Most people - anyone clueless about computers, and only vaguely informed on the state of our intelligence community - they do not "know" what you imply. Because, we do not "know", and therefore we cannot prove it to them.

We are given bits, here and there. Who knows what bits are suppressed by which interpretations of this Patriot Act or that?

Such a laizze-faire attitude about such potential for warrantless, unbounded, infinitely intelligent surveillance (and control, which it implies) is inconsiderate of most people, to say the least. To say the most, it could be fatally reckless for too many of us.

"Come on": if a random link was crawled by a "threat intelligence agency" in an otherwise innocuous chat? That is outrageous, if true.

To be clear, I recognize "hints" that have been posted (as opposed to proof) suggesting that, in fact, something like Pastebin.com was crawled. And, for some reason, the link that was allegedly private allegedly ended up on Pastebin.

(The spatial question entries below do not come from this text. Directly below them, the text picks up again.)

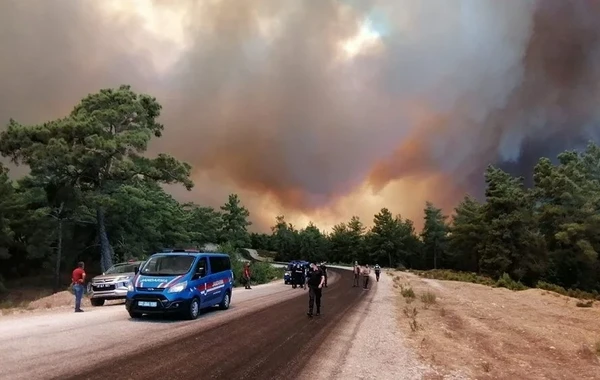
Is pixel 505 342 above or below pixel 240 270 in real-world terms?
below

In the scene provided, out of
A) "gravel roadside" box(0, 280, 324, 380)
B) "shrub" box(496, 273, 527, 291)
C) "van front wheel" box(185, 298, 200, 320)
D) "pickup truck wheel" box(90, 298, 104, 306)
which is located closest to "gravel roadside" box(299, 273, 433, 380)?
"gravel roadside" box(0, 280, 324, 380)

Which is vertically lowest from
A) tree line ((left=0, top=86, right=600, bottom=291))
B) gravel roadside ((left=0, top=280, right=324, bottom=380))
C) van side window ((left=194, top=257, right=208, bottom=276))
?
gravel roadside ((left=0, top=280, right=324, bottom=380))

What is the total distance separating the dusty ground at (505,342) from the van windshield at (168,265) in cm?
766

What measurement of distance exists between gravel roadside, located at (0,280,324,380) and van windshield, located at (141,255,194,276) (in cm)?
153

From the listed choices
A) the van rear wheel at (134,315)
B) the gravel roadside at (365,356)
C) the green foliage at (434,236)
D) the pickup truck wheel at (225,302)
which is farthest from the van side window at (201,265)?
the green foliage at (434,236)

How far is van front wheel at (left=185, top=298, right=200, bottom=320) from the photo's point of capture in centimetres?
1483

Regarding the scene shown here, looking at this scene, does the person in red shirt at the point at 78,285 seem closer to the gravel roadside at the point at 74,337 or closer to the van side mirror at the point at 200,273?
the gravel roadside at the point at 74,337

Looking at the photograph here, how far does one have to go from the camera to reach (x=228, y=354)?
393 inches

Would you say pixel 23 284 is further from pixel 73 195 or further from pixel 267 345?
pixel 267 345

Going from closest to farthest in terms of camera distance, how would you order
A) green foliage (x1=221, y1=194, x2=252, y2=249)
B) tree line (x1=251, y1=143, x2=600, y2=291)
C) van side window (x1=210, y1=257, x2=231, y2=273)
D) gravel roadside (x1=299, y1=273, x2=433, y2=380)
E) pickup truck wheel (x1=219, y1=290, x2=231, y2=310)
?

In any case, the authors of this thread were clearly not aware of such "sniffing" on their computers... to say the least.

Maybe completely innocuous, and maybe not.

But since we're on this Snowden/Citizenfour topic, let me at least be clear: I refuse to let the walls keep crumbling, if that's what we're really talking about. You can bet your ass that Benjamin Franklin was right: “They who can give up essential liberty to obtain a little temporary safety deserve neither liberty nor safety.”

I refuse to consciously and explicitly grant free reign to "Big Brother" - and reduce this to a "catch me if you can" survival of the "most evasive" - just because, you know, "national security" knows whats best for us.

Who's security exactly? Who helped lobby to put whom in what directorship of what agency that deems it fit to keep this (slightly sensitive topic to Corporation X, Y, Z) confidential?

The more you let the surveillance state grow - whatever respectable, admirable, necessary ideals it may have - the fewer and weaker your "million secure alternatives" will become.

We must not reduce control of the future of our country to a cat and mouse game. We must be tigers ready to fight for what's right for everyone. And yes, everyone should decide this together - not just a few "intelligence analysts" (or worse, their bots) in a pretty little lab somewhere...

Cheers!


Thanks for your reply! I agree with most of the points you raise, but why do you think secure messaging services will become weaker and fewer as the surveillance state grows? Isn't the exact opposite to expect? I think the postcard analogy holds. In a few years time, encrypted messaging might be standard and everything else will be considered inadequate due to lack of security.